Ballmer was right about betting on Microsoft.
Agree, but Microsoft was wrong about betting on him.
I'd love to be wrong like Ballmer. The net balance of his decisions were billions of dollars.
The net balance of his decisions, his circumstances, his random events and who knows what else.

Please please stop with this "if he's rich he must be smart" argument. Please?

As long as we stop with "if he's rich it must have been luck alone". Even a lottery winner has to buy a lottery ticket.

Ballmer was a top salesman and a notorious workaholic.
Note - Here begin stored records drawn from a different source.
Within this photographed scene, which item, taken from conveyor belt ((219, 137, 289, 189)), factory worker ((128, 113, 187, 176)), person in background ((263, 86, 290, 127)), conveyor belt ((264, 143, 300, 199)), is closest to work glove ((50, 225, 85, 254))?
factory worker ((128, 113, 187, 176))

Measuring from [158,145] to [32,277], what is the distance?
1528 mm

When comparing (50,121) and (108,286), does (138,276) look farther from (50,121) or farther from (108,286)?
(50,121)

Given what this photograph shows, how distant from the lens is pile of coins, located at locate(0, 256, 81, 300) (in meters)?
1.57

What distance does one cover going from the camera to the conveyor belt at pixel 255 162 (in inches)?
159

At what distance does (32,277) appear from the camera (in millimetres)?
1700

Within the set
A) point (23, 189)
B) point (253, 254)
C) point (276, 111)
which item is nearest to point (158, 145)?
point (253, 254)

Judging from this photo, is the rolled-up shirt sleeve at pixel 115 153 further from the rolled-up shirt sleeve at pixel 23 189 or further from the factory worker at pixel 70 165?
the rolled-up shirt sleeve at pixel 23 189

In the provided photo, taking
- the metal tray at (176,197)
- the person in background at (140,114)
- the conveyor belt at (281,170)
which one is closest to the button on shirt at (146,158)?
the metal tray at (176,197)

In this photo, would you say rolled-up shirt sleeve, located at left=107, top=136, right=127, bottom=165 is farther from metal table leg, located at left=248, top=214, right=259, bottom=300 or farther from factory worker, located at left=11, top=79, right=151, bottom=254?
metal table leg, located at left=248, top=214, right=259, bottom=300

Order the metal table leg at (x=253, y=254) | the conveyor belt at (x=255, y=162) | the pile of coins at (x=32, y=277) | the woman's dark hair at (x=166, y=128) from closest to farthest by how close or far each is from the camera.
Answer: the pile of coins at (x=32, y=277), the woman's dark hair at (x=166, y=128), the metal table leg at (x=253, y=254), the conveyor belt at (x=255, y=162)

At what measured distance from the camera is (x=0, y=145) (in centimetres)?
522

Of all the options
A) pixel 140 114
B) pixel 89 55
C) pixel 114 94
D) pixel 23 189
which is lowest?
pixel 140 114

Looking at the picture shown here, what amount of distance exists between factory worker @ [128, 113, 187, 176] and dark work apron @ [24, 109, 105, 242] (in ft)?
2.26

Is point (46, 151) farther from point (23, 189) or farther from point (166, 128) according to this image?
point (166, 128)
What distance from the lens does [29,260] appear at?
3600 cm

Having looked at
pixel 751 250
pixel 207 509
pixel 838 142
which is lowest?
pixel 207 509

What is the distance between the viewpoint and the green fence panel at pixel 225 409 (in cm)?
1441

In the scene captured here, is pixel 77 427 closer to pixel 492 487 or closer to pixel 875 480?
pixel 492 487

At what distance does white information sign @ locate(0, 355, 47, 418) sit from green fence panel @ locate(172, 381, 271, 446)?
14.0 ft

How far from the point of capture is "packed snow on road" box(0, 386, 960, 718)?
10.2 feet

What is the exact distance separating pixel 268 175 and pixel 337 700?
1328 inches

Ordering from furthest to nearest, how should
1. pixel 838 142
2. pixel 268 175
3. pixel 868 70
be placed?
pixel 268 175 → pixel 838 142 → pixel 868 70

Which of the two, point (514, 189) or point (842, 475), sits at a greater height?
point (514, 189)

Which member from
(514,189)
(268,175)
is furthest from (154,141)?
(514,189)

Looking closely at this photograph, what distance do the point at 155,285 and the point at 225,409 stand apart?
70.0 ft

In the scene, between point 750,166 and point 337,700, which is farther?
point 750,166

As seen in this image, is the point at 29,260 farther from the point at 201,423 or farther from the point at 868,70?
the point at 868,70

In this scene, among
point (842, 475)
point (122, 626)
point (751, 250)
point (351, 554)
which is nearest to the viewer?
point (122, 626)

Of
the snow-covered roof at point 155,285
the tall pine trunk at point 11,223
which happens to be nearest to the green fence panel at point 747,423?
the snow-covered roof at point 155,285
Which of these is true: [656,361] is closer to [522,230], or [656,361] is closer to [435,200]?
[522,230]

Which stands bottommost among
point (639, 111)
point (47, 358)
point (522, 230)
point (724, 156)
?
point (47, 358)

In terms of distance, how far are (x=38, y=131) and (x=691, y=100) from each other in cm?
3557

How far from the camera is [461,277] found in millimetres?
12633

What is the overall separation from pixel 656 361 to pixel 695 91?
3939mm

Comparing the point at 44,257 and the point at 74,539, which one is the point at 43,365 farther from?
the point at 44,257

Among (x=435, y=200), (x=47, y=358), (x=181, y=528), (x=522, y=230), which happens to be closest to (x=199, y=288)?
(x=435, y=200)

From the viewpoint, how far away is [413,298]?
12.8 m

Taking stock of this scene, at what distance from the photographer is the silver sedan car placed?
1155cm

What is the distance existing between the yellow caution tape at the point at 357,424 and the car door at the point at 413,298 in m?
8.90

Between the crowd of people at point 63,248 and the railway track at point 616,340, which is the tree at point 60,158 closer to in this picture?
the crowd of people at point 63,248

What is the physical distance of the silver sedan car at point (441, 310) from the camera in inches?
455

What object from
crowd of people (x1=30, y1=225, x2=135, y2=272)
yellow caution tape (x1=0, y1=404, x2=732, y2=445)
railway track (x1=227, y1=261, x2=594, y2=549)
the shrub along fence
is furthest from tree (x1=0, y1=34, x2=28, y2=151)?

Of course he needed luck, but I doubt most in his position would have netted the same billions.

>The net balance of his decisions were billions of dollars.

Billions of dollars less than it could have been, not just for Microsoft, but all Windows users combined.

If he's rich he must be fortunate, have to find out if he's smart some other way.

Show us what you have been wrong about so we might judge you.
My favorite Ballmer practice is stack ranking. It completely screwed up the entire company.

I worked on Windows Mobile at the time the iPhone came out. We were all shitting ourselves.

Stack ranking existed at MSFT before Ballmer became CEO, i.e., when billg was CEO.

It was a practice that Jack Welch brought into the corporate world and Microsoft was just guilty of following what were thought to be best practices at the time.

Source: worked at Microsoft before Windows Mobile was a thing.

As an aside, Windows Phone was my favorite phone OS and Ballmer seemed like the one who actually cared about it a lot.

> best practices

Tangent: I love that phrase. Anytime I hear someone make that statement I think about the 9,000 things that have been considered "best practice" until we actually understood that they weren't even "good practice". It gets thrown around as if it's been studied and confirmed when in reality it means "a bunch of people are doing it"

Oof, that does not sound like a strategy that culminates a positive work atmosphere.